- Film poster
- Hangul: 썬샤인 러브
- RR: Sseonsyain reobeu
- MR: Ssŏnsyain rŏbŭ
- Directed by: Jo Eun-sung
- Written by: Jo Eun-sung
- Produced by: Lee Jong-ho Lee Jae-seok
- Starring: Oh Jung-se Jo Eun-ji
- Cinematography: Jeong Seong-uk
- Edited by: Kim Jeong-hun
- Music by: White Tone
- Production company: Prain Global
- Release dates: July 20, 2013 (Puchon); September 17, 2015 (South Korea);
- Running time: 79 minutes
- Country: South Korea
- Language: Korean

= Sunshine Love =

Sunshine Love is a 2013 South Korean romantic comedy film written and directed by Jo Eun-sung, starring Oh Jung-se and Jo Eun-ji.

==Plot==
Han Gil-ho wants to become a public servant, but so far has failed the civil service exam. His real interest is writing a kung-fu comic book which he has titled I'm a Public Official, featuring a crime-fighting bureaucrat and his two nerdy friends (based on himself and his slacker friends Min-gu and Park). Gil-ho then meets Kim Jung-sook, when he tags along to a meeting where she berates Min-gu into taking responsibility for her pregnant best friend Seung-hee. Gil-ho and Jung-sook realize that they knew each other years ago in college, when she was geeky and similarly hot-tempered and Gil-ho couldn't stand her.

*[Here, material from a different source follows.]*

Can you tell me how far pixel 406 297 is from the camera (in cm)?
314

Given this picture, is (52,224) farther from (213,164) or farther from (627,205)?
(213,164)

After unexpectedly sleeping together after a party, the two begin dating and eventually move in together, with Jung-sook having a regular job as a manager at a water-purifying company. Gil-ho gets an offer from a comic book publisher, but his lack of ambition and inability to commit to anything start to take their toll on their relationship.

==Cast==
- Oh Jung-se as Han Gil-ho
- Jo Eun-ji as Kim Jung-sook
- Song Sam-dong as Min-gu
- Park Jae-cheol as Park
- Lee Mi-do as Sung-hee
- Kim Geun-ah as Jung-sook's mother

==Critical reception==
Derek Elley of Film Business Asia gave the film a grade of 7 out of 10, calling it an "unobtrusive, indie-style rom-com" with "two good leads and a likeable tone."